Although steps are being taken to curtail illegal liquoe exports and imports, wine producesr are still faced with the problem of excessive excise duties, writes Lynda Loxton
HEAVILY taxed at home, South Africa’s wine producers are increasingly concerned about illegal imports and exports of spirits, which could be costing the country about R9- billion a year in lost revenue, according to some estimates.
Stellenbosch Farmers Winery (SFW) chairman Jeff Malherbe said in his annual report this week that this amount was more than “three times the country’s current budget for the Reconstruction and Development Programme.
“Business looks to the government to create a stable environment with clear regulating policies within which sustainable economic development can take place. It is, therefore, gratifying to note the steps taken by business and the government to curtail this illegal action.”
He was referring to the new Customs Law Enforcement Group Caucus, set up over the past year by business and the government. But he was less happy about developments on excise duty and import tariffs.
He said the liquor industry had always made “a substantial contribution” to the fiscus through company taxes and excise duty, but was this year once again hit by “excessive” excise duty increases for wines and alcoholic fruit beverages.
In his annual report, Distillers chairman Boet van Zyl said that of the cash value added by his group, 45% was used to pay excise duties.

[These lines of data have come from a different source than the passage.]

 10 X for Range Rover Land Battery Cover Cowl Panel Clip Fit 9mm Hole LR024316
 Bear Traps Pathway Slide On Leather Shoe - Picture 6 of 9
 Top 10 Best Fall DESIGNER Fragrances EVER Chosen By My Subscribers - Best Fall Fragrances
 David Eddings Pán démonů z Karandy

“High levels of excise duties are detrimental to all interest groups and increases … should be limited to below the increase in the producer price index to avoid upward pressure on inflation,” he said.
SFW imports whisky and Malherbe said he was concerned about the delay in finalising import tariffs in terms of obligations under the World Trade Organisation. This was creating uncertainty, which affected long- term planning.

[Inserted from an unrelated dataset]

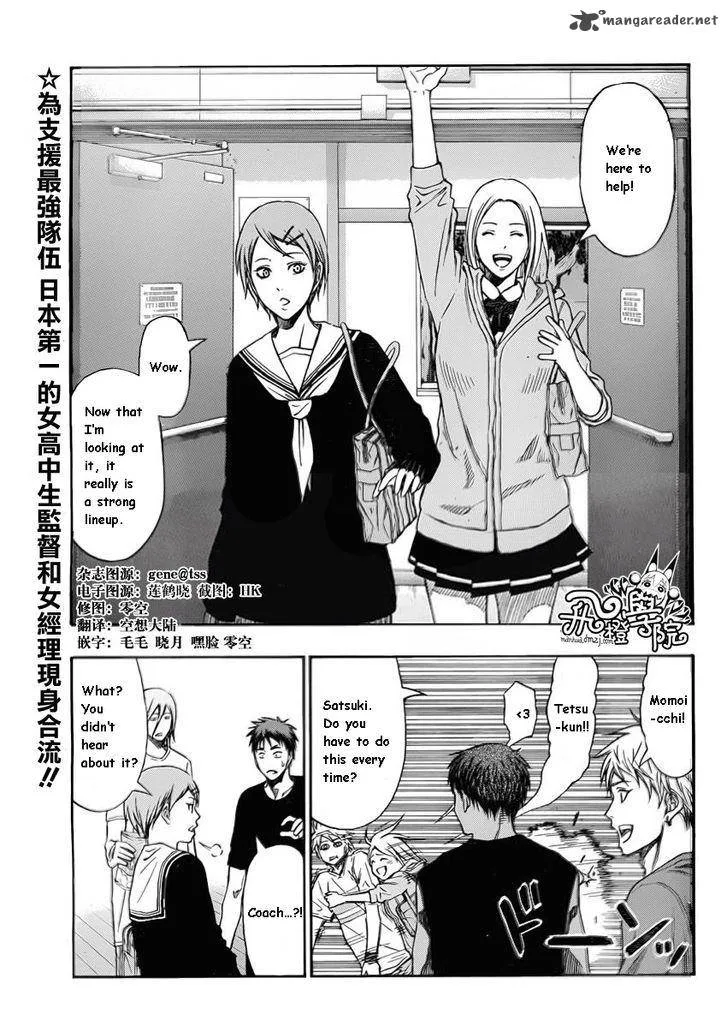 Kuroko no Basuke - Extra Game Chapter 2 page 2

On the free trade agreement being negotiated with the European Union, Malherbe said that while SFW supported the principles of international free trade, “the agreement should be carefully negotiated in order to avoid unnecessary disruption of the local industry and resultant job losses”.
Van Zyl said the import tariffs on wine and spirits should be set in such a way “to prevent the dumping of subsidised foreign products in the South African market, without disrupting the market for normally priced imported products”.

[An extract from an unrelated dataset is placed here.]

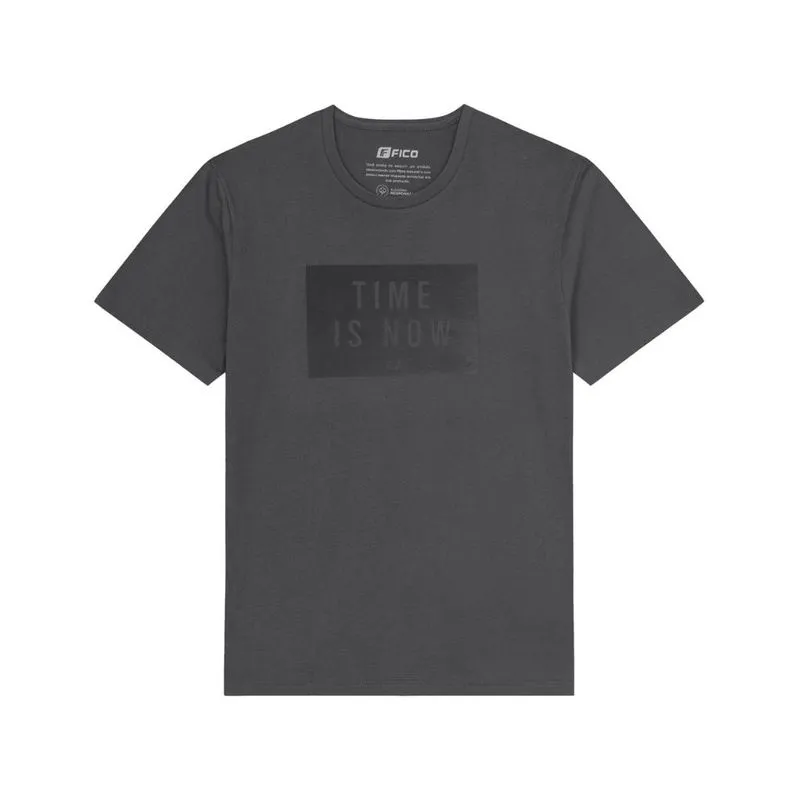 Camiseta Fico Juvenil Menino Verão 12/20 - 48461-CINZA NIGHTCALL-14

SFW said its export sales had grown by 38% in volume over the last year and were expected to show continued growth. “In order to meet this expected increase, SFW will assess the potential of joint ventures with international partners,” SFW managing director Frans Stroebel said.
He said SFW was now exporting to 50 countries, with Germany the largest market. Exports to Africa had grown “significantly”, mainly to Kenya and Zimbabwe.
Distillers’ managing director Jan Scannell said exports had risen 22% in volume and 46% in value to R84-million in the past year and this was expected to be maintained in the coming year.
To meet overall increased demand, Distillers had approved projects worth R47-million in the coming year, mainly to improve efficiency and quality assurance.